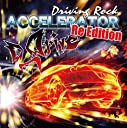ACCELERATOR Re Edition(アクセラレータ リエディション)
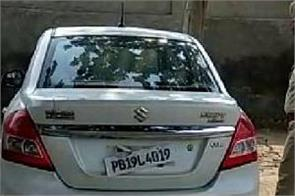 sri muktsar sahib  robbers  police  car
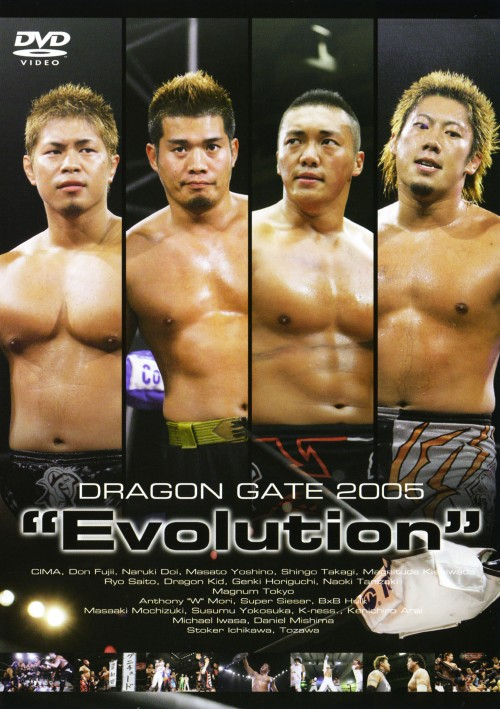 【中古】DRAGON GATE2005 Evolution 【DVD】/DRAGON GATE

## Work to complete
Write out exactly the lines from the one that contains "sri muktsar sahib" through the last line of the data above, both included. Leave every picture out.

## Exercise solution
 sri muktsar sahib  robbers  police  car
 【中古】DRAGON GATE2005 Evolution 【DVD】/DRAGON GATE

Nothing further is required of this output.